Статья:
--

В России конца XIX — начала XX в. наблюдалось явление прямо противоположное. Была предпринята попытка в иную, чем средневековая эпоха, в эпоху расцвета науки и светской философии вернуться к религиозной философии, и тем самым не только вновь заковать давно уже освобожденную философскую мысль, но и отбросить все ее основные достижения. Все это нельзя охарактеризовать иначе, как огромный шаг назад, как явный регресс. И вполне понятно, что люди, вставшие на этот путь, обрекли себя на полное творческое бесплодие. Они не были способны решить ни одну из философских проблем, не были способны сделать даже малейший шаг вперед.

Во времена "застоя" вышел в свет объемистый том — "Марксизм в XX веке" (М., 1977). На титульном листе стояло имя П.Н. Федосеева — члена ЦК КПСС, вице-президента АН СССР, куратора и руководителя всех общественных наук в стране и прежде всего философии. Злые языки говорили, что весь вклад П.Н. Федосеева в создание сего труда сводился к подписи в ведомости на получение гонорара. Все остальное было сделано "неграми", в роли которых выступали многочисленные референты и подчиненные академика.

--

Какую должность в Академии наук СССР занимал П.Н. Федосеев, по словам статьи?

Исходные данные:
--

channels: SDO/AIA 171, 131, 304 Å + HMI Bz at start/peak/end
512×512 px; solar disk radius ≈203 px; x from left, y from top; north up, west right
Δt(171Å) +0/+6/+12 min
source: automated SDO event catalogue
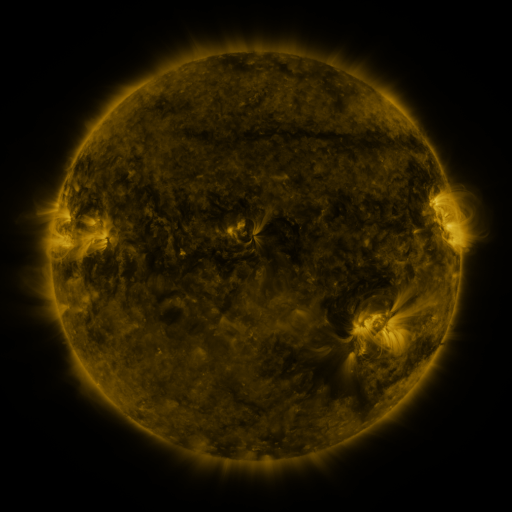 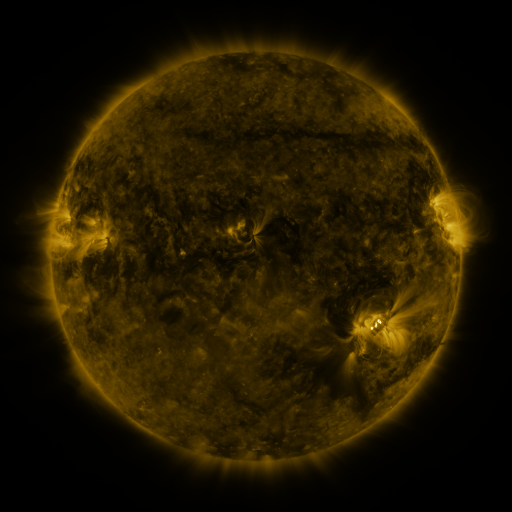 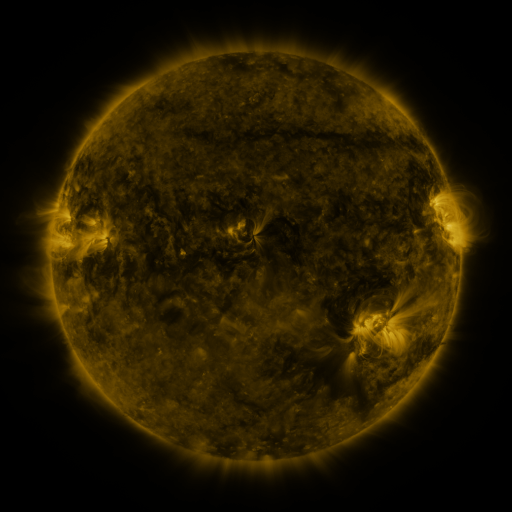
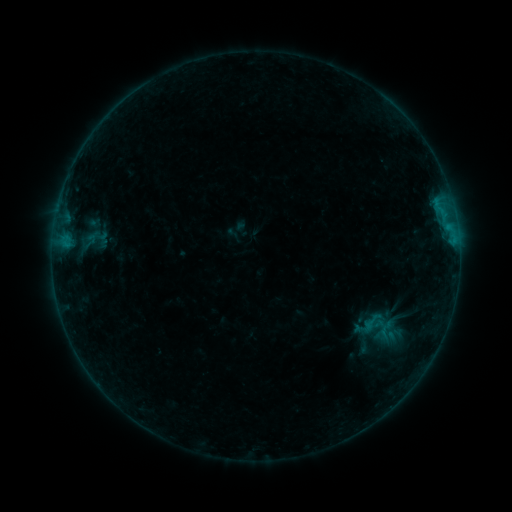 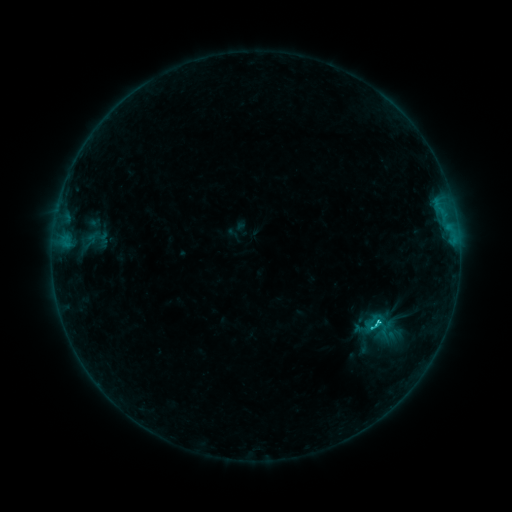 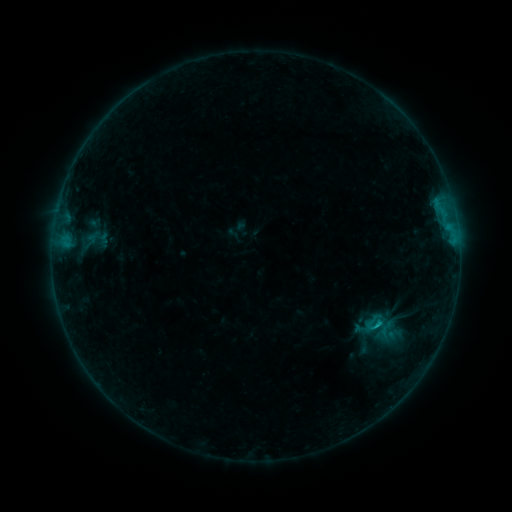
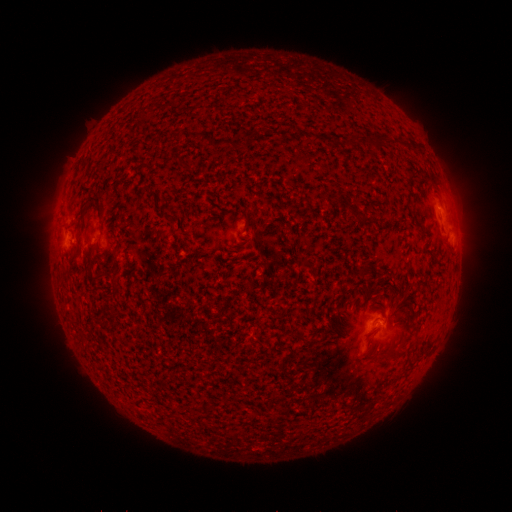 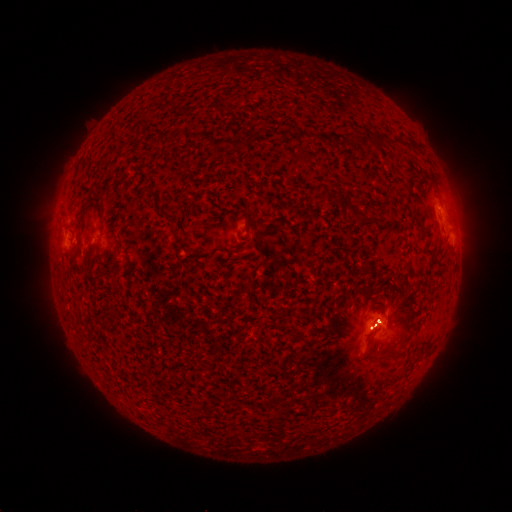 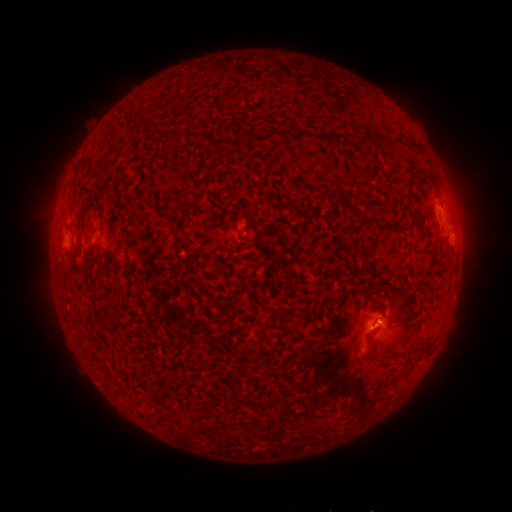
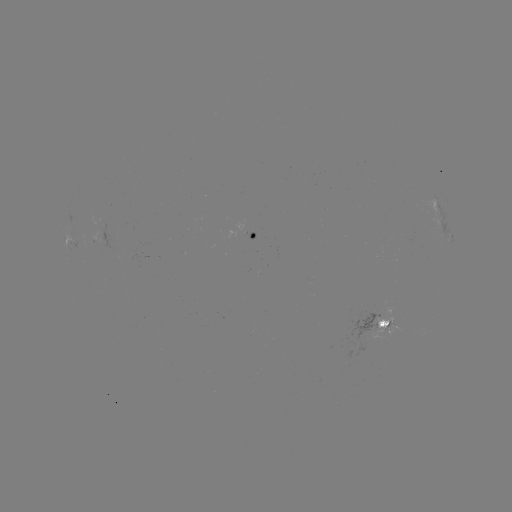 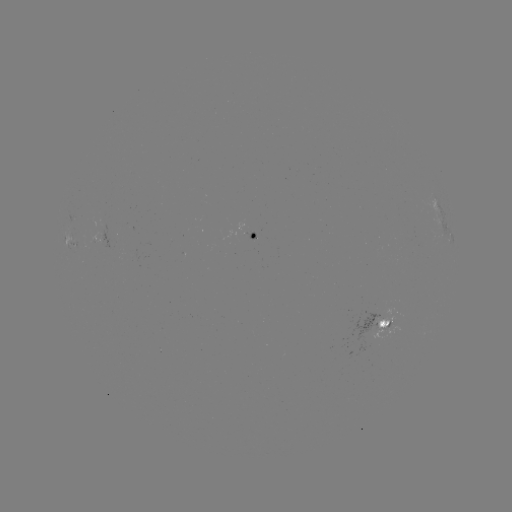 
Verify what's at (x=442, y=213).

--

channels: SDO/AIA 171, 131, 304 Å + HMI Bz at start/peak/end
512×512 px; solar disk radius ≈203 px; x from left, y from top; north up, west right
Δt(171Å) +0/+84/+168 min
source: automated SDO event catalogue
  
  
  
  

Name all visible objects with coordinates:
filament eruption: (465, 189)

--

Ответ:
Вице-президент АН СССР.